INSTRUCTIONS FOR THE TASK — Records follow. Select each line holding "primarily".
MATERIAL PROVIDED: Begin
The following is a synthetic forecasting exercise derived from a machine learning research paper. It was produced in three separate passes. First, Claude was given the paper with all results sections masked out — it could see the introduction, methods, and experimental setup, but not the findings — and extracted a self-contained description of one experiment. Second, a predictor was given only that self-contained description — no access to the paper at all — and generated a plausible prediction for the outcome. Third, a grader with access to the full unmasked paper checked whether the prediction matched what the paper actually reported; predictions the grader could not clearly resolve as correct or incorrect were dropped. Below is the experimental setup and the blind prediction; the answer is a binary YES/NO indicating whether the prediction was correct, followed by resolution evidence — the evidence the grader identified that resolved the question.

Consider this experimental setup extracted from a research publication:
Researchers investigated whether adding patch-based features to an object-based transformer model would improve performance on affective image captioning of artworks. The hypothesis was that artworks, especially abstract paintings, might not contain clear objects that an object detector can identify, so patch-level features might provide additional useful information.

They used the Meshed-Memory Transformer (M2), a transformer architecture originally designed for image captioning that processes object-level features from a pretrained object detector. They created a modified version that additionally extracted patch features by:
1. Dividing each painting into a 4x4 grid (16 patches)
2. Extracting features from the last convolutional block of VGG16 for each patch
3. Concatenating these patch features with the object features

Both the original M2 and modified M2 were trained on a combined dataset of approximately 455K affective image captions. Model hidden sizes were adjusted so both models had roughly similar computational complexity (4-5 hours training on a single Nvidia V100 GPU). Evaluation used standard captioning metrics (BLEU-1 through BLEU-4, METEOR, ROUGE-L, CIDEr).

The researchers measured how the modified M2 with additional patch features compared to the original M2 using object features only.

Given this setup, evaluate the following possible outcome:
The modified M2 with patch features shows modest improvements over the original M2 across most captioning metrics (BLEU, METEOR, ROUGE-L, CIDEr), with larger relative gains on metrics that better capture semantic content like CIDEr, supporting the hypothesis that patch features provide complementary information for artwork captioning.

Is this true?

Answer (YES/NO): NO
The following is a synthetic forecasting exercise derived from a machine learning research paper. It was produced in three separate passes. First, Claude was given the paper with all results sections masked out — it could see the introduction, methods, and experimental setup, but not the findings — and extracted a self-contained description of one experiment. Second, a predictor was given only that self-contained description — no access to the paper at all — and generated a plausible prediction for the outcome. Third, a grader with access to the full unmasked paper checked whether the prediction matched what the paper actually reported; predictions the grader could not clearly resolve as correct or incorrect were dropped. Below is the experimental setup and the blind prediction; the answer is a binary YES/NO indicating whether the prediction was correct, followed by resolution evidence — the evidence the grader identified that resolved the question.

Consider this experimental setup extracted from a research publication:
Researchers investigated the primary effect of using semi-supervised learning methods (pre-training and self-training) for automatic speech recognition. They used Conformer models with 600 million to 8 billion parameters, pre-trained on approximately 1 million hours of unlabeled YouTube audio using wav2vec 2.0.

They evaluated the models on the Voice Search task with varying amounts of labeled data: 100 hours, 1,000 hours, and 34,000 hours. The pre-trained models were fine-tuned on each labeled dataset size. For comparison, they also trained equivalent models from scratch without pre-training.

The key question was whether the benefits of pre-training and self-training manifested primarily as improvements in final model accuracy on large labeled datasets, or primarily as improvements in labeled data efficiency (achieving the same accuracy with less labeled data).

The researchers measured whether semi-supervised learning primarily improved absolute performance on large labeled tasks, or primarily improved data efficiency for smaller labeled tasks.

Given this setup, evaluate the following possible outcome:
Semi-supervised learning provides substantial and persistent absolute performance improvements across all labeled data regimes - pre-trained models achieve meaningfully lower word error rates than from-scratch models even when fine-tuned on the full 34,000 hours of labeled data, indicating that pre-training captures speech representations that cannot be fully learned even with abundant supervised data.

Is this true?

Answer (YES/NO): NO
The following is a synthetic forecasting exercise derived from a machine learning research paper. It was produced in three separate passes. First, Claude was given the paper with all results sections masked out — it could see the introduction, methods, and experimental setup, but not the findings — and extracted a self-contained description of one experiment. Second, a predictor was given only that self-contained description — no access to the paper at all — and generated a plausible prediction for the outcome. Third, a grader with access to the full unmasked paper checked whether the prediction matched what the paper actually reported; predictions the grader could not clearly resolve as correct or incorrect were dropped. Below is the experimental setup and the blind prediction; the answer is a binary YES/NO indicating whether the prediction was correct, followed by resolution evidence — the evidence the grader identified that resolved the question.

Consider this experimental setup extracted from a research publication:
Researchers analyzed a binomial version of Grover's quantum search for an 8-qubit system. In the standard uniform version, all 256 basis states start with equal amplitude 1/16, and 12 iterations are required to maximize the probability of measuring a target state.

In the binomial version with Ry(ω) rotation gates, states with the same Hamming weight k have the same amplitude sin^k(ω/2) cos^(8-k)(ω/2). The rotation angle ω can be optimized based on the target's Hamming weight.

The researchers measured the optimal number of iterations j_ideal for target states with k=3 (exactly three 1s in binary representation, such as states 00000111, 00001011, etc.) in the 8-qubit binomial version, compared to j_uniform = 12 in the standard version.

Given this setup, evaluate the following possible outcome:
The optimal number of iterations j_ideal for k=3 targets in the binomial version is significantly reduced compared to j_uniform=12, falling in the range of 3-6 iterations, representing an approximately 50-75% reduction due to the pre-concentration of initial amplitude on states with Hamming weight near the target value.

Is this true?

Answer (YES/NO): NO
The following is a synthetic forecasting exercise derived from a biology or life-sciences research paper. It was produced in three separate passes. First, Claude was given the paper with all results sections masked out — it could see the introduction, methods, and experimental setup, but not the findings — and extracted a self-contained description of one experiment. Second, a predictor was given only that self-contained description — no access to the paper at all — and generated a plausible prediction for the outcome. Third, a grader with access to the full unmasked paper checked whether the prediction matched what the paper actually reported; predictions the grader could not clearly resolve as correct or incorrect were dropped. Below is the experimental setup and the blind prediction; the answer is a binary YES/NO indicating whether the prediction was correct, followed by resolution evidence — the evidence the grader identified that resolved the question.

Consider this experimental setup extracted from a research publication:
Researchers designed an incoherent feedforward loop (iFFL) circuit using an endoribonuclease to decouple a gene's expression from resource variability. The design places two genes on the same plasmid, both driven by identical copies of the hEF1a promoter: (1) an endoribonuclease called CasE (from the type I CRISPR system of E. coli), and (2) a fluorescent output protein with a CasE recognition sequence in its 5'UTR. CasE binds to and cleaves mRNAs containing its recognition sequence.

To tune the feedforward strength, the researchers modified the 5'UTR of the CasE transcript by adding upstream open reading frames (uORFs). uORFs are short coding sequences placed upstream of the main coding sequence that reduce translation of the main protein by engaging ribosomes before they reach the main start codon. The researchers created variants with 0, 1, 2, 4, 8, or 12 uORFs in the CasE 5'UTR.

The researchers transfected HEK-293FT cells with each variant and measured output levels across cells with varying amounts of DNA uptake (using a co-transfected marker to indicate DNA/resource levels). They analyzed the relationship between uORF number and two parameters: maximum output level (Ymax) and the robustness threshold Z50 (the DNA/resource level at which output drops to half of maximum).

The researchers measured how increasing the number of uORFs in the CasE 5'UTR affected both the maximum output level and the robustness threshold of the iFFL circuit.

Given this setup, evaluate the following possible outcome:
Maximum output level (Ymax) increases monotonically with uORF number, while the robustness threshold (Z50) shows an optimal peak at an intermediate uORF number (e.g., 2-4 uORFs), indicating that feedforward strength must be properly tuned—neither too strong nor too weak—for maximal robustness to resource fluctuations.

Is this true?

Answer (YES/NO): NO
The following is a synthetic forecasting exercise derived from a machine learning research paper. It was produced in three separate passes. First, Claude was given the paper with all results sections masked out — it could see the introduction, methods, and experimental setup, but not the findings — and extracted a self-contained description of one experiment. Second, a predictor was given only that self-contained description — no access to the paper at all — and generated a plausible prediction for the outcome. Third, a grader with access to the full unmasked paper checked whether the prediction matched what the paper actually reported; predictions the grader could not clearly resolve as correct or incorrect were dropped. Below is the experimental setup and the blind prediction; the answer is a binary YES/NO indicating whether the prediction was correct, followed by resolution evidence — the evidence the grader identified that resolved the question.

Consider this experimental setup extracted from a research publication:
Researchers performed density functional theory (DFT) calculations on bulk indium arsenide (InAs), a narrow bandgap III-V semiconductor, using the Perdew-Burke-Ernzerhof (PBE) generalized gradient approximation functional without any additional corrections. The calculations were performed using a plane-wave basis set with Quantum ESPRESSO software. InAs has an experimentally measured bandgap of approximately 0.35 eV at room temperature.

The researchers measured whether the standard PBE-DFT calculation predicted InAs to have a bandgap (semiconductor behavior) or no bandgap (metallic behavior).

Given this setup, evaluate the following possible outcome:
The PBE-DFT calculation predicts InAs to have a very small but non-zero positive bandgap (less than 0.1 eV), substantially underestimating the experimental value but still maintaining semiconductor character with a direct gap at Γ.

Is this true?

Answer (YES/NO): NO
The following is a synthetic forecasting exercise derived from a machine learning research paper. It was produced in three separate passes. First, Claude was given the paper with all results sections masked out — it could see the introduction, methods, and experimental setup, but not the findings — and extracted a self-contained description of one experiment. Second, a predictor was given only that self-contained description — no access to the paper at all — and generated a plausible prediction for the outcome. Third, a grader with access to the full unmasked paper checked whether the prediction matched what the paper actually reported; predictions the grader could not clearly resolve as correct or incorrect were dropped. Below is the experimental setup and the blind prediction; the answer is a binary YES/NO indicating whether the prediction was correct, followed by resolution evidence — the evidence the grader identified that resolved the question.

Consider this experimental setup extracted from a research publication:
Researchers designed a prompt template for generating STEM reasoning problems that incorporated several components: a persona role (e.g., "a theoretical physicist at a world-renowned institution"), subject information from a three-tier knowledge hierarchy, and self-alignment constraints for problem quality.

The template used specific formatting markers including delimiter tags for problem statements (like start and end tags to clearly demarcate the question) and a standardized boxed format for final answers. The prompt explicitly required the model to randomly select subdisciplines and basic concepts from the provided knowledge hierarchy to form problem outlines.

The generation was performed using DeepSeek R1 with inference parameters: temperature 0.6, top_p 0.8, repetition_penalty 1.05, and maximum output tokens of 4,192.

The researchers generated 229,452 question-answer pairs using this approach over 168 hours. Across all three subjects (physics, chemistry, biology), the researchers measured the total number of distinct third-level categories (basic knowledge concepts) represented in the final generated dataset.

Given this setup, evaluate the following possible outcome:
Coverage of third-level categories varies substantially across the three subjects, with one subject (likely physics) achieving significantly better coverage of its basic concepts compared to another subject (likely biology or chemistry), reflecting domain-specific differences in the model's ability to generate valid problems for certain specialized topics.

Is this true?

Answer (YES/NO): NO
MATERIAL PROVIDED: End
ANSWER TO THE EXERCISE —
The key question was whether the benefits of pre-training and self-training manifested primarily as improvements in final model accuracy on large labeled datasets, or primarily as improvements in labeled data efficiency (achieving the same accuracy with less labeled data).
The researchers measured whether semi-supervised learning primarily improved absolute performance on large labeled tasks, or primarily improved data efficiency for smaller labeled tasks.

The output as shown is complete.